“L’autocelebrazione raramente finisce bene per gli allenatori. È una cosa strana per Guardiola che ha vinto tantissimo predicando umiltà”
E’ un attimo. Basta un gesto, quel “sei” puntato in faccia alla curva del Liverpool che lo sfotteva. Ecco, un attimo: Pep Guardiola è diventato José Mourinho. Lo scrive Oliver Brown sul Telegraph. Quel gesto, dice, “è stato preso direttamente dal playbook di José Mourinho”.
“Non potrebbe esserci un’illustrazione più sorprendente del tumulto nella mente di Guardiola. Mentre un’altra prestazione fiacca e piena di gaffe della sua squadra gli divorava l’anima, sembrava non avere idea di come fermare la caduta”. E così… ha fatto il Mourinho.
Proprio “il rivale pavoneggiante che era solito disdegnare come el puto jefe, el puto amo”, (nemmeno c’è bisogno di tradurlo). “È vero, le sei dita erano sollevate con un sorriso piuttosto che con un ringhio alla José. Ma il sottotesto era simile”.
Il Telegraph scrive di “messaggio decisamente insolito. Guardiola potrebbe essere l’allenatore più inghirlandato dei tempi moderni, avendo vinto 34 trofei in carriera, ma non lo ha mai pubblicizzato troppo apertamente. Ogni volta che le domande sono state orientate verso le sue imprese personali, ha predicato l’umiltà, a suggerire che tutto ciò che ha ottenuto al City, al Barcellona e al Bayern Monaco è più una testimonianza della qualità dei suoi giocatori che del suo genio generazionale”.

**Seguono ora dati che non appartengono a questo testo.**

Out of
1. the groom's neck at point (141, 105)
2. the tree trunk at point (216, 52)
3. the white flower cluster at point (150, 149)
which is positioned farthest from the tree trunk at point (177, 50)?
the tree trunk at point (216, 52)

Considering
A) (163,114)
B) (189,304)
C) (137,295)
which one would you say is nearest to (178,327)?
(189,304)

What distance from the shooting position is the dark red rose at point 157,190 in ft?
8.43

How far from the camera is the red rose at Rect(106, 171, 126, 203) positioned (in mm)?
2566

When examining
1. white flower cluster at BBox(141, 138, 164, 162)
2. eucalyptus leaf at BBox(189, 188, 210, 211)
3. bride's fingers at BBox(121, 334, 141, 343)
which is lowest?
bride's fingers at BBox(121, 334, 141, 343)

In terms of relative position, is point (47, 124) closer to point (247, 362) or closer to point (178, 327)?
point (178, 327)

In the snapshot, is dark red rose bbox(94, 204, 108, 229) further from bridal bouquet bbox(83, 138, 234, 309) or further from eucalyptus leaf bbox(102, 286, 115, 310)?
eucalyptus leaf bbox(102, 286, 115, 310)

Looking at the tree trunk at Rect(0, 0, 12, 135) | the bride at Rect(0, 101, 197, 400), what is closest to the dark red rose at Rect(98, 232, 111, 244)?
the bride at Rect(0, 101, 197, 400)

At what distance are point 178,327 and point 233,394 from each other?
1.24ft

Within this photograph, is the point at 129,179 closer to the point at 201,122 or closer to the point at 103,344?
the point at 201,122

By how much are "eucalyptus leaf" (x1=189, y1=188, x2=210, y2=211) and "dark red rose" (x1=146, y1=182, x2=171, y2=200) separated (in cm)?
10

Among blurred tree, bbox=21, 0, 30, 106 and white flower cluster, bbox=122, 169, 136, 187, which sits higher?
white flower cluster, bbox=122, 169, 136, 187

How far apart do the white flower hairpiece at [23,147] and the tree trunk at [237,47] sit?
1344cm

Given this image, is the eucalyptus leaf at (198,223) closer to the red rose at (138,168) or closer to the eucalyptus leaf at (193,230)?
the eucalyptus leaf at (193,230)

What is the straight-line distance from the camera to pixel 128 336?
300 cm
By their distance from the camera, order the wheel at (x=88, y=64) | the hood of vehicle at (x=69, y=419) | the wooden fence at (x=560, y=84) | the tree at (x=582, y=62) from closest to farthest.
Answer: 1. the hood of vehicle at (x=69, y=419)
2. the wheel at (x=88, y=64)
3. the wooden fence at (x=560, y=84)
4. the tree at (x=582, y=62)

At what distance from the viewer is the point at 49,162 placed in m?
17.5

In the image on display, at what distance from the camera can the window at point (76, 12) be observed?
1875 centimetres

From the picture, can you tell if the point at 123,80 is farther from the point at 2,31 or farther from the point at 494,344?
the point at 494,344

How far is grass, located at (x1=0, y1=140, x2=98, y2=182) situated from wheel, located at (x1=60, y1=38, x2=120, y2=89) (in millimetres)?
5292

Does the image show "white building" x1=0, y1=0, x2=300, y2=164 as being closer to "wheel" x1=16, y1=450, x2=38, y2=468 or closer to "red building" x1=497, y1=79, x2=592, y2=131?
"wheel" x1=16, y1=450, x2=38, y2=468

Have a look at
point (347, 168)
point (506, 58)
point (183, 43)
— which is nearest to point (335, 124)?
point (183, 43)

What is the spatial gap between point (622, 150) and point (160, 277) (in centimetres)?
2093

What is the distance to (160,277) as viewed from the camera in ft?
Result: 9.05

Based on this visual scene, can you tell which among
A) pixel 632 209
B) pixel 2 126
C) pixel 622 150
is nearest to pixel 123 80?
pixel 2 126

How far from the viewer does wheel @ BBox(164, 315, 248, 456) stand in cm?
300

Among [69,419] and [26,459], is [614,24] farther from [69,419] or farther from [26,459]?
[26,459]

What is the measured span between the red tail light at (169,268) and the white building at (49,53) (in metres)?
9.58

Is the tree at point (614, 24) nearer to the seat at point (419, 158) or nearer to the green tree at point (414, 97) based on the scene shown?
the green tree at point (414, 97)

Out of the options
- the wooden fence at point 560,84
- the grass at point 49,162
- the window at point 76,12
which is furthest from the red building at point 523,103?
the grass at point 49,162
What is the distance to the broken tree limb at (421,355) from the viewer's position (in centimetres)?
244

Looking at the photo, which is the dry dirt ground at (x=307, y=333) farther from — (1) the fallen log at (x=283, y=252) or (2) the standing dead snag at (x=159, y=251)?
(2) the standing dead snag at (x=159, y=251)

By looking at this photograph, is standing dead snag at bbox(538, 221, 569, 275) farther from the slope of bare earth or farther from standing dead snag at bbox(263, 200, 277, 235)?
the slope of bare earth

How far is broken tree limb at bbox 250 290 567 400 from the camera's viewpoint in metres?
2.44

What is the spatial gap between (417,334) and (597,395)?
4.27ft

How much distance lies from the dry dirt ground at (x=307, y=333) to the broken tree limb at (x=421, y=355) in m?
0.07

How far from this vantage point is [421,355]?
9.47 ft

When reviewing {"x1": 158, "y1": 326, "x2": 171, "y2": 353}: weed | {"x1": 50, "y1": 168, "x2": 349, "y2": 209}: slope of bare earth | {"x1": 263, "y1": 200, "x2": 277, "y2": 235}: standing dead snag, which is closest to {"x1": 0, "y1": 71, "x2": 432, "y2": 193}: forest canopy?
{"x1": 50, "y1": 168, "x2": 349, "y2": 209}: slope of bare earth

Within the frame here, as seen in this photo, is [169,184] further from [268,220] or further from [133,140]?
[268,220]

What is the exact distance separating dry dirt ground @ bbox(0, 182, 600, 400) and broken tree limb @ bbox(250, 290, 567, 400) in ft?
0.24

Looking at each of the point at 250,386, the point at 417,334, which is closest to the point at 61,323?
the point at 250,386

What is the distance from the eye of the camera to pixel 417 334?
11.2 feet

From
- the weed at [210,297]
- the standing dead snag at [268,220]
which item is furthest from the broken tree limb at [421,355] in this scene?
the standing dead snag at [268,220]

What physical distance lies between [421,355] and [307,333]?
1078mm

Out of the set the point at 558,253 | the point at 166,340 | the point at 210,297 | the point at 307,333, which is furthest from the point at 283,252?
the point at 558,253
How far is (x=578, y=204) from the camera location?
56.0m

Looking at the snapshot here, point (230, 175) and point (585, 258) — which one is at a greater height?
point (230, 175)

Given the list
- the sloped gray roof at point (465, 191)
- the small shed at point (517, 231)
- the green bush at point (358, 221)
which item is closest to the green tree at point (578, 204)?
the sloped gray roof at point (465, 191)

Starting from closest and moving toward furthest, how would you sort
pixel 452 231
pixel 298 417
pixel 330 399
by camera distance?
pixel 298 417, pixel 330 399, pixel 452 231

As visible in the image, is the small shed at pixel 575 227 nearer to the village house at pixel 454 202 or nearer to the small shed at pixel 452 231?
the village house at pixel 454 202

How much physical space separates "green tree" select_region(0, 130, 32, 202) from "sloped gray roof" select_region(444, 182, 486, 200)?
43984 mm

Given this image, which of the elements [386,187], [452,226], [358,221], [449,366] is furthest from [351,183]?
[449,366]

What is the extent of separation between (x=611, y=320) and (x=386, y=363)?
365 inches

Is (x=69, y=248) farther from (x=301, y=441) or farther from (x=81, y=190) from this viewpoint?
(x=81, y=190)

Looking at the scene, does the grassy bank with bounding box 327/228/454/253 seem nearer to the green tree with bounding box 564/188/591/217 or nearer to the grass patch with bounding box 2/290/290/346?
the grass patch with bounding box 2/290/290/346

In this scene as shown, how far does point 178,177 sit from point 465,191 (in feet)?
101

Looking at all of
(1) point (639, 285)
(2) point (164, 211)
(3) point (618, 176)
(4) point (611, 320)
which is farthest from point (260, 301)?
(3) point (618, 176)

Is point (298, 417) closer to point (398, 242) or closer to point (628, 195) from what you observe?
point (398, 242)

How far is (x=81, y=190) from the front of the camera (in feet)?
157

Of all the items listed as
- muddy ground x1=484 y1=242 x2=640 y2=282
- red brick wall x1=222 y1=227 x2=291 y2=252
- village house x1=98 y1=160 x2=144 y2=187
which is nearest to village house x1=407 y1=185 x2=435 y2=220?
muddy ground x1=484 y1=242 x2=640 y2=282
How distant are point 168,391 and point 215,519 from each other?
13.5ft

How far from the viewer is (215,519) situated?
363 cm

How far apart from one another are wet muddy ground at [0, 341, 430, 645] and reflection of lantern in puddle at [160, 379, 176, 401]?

Invece adesso Guardiola “evoca il tipo di mentalità da assedio che è di solito l’ultimo rifugio dei disperati. Mourinho ne fece un’abitudine. Chi potrebbe dimenticare le tre dita che, da allenatore del Manchester United, brandì in segno di sfida alle provocazioni dei tifosi del Chelsea nel 2017 e nel 2018? O la dolorosa invettiva che scatenò contro i giornalisti dopo una sconfitta interna per 3-0 contro il Tottenham?”. Quel “ho vinto più Premier da solo degli altri 19 allenatori messi insieme”
Poi Mou fu licenziato, e secondo Brown “è impensabile che il City faccia lo stesso con Guardiola”, anche se “sta andando tutto a rotoli”.
In ogni caso “l’autocelebrazione raramente finisce bene per gli allenatori”.